** BEGIN **

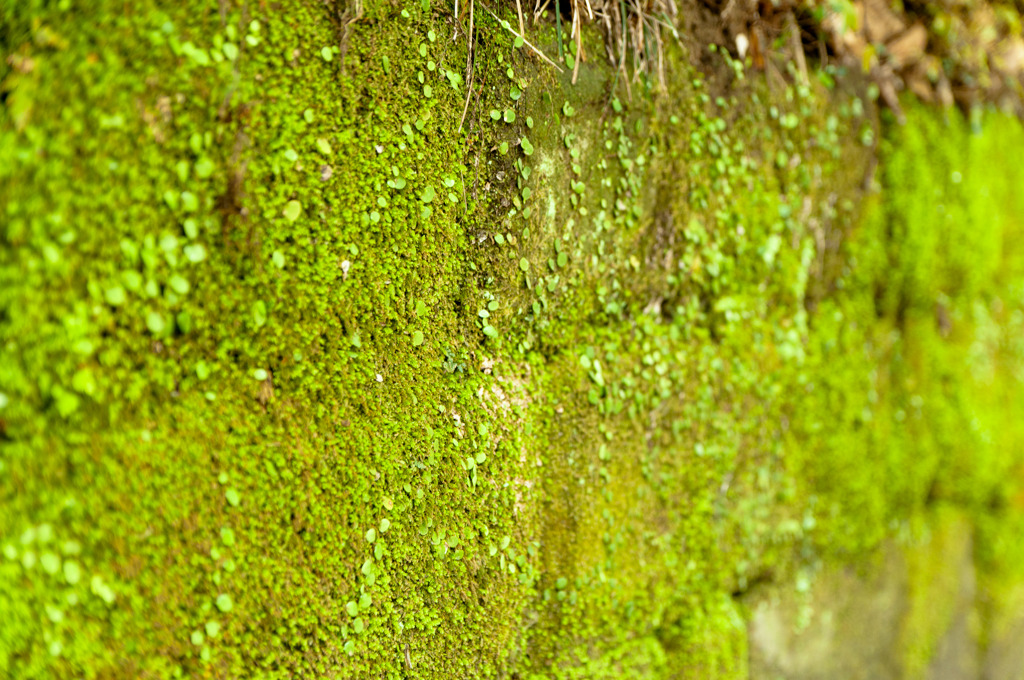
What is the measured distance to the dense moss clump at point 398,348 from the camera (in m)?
0.95

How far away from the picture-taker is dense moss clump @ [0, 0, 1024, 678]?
37.5 inches

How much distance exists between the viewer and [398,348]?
49.5 inches

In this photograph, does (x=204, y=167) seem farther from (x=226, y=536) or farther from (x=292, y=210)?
(x=226, y=536)

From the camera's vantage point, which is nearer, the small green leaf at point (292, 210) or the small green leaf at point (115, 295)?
the small green leaf at point (115, 295)

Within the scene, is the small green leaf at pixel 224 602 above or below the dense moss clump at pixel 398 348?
below

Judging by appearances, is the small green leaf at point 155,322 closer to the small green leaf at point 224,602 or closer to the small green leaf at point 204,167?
the small green leaf at point 204,167

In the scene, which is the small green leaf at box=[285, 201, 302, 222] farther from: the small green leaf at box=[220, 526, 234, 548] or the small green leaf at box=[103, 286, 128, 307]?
the small green leaf at box=[220, 526, 234, 548]

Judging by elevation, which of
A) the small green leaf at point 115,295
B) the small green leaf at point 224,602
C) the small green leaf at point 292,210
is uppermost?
the small green leaf at point 292,210

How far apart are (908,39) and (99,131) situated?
2587mm

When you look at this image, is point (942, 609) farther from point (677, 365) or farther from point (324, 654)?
point (324, 654)

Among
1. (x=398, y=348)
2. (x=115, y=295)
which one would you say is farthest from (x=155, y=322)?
(x=398, y=348)

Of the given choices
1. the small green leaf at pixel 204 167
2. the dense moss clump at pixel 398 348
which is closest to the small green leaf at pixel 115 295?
the dense moss clump at pixel 398 348

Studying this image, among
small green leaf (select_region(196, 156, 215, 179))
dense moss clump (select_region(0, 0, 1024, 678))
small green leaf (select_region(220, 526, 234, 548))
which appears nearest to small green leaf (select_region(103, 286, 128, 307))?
dense moss clump (select_region(0, 0, 1024, 678))

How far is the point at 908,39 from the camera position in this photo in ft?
8.25
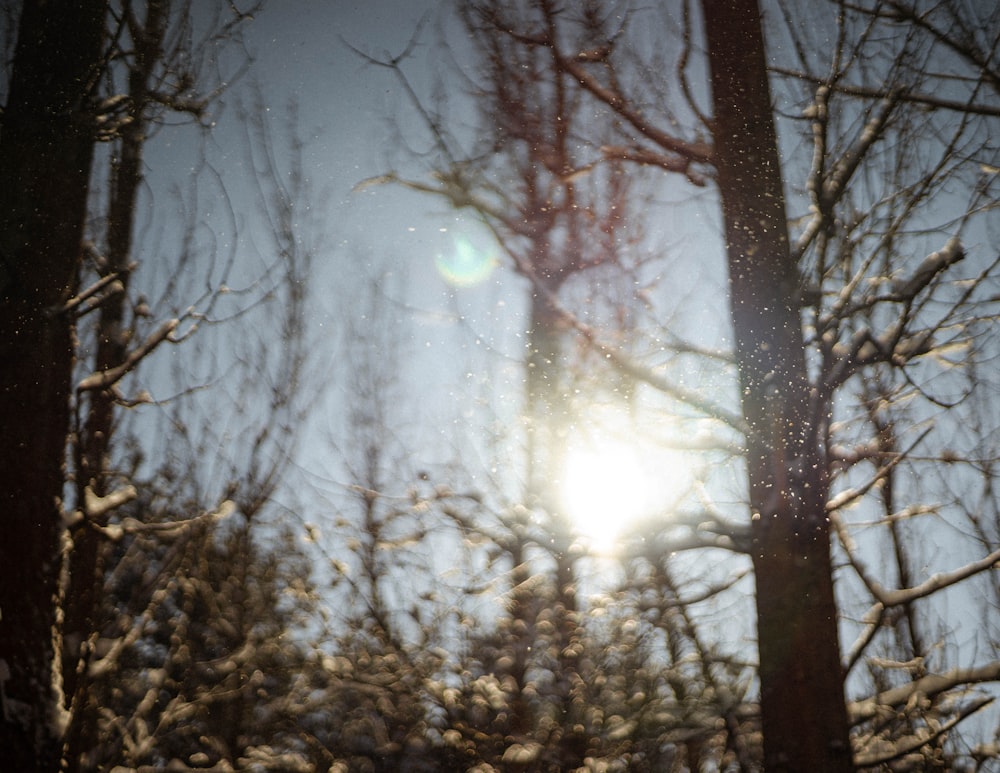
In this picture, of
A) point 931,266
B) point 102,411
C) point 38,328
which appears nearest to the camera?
point 931,266

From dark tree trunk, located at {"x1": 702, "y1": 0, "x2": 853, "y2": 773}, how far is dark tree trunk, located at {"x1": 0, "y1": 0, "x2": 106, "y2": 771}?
8.28 feet

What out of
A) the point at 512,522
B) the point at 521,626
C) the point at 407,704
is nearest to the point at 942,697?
the point at 512,522

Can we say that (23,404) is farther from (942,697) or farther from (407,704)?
(942,697)

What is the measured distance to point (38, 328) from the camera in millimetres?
2699

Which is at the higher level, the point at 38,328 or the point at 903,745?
the point at 38,328

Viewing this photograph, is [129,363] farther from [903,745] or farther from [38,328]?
[903,745]

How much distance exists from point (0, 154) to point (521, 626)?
417 cm

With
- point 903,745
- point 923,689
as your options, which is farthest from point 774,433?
point 903,745

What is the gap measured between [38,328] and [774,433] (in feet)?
9.38

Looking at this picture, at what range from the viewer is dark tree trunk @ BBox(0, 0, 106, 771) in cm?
237

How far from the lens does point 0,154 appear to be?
286cm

** END **

Directions for this task: Above are the records. Copy exactly, and only, the lines from the line containing "How far apart" through the last one, omitting any pictures.

Task solution:
How far apart are (908,39) and (99,131) situated?
2587mm

When you look at this image, is point (942, 609) farther from point (677, 365) or farther from point (324, 654)?
point (324, 654)

Among
1. (x=398, y=348)
2. (x=115, y=295)
which one would you say is farthest from (x=155, y=322)?
(x=398, y=348)

Of the given choices
1. the small green leaf at pixel 204 167
2. the dense moss clump at pixel 398 348
which is closest to the small green leaf at pixel 115 295?
the dense moss clump at pixel 398 348

Studying this image, among
small green leaf (select_region(196, 156, 215, 179))
dense moss clump (select_region(0, 0, 1024, 678))
small green leaf (select_region(220, 526, 234, 548))
which appears nearest to small green leaf (select_region(103, 286, 128, 307))?
dense moss clump (select_region(0, 0, 1024, 678))

How far is the point at 908,39 from the camera position in this photo in ft?
8.25
In this picture, of
A) point 931,266
B) point 102,411
C) point 38,328
which appears nearest to the camera?
point 931,266

From dark tree trunk, located at {"x1": 702, "y1": 0, "x2": 853, "y2": 773}, how far is dark tree trunk, located at {"x1": 0, "y1": 0, "x2": 106, "y2": 771}?
8.28 feet

What out of
A) the point at 512,522
B) the point at 521,626
C) the point at 407,704
is nearest to the point at 942,697?
the point at 512,522

Can we say that (23,404) is farther from (942,697) or farther from (407,704)?
(942,697)

What is the measured distance to point (38, 328) from the camera in millimetres?
2699

Which is at the higher level, the point at 38,328 or the point at 903,745?
the point at 38,328

Viewing this photograph, is [129,363] farther from [903,745] or farther from [38,328]?
[903,745]

How much distance exists from point (0, 154) to point (521, 626)?
417 cm

With
- point 903,745
- point 923,689
as your options, which is farthest from point 774,433?
point 903,745

What is the gap measured between [38,328] and [774,433] (in feet)?
9.38

Looking at this picture, at what range from the viewer is dark tree trunk @ BBox(0, 0, 106, 771) in cm?
237

How far from the lens does point 0,154 appear to be?
286cm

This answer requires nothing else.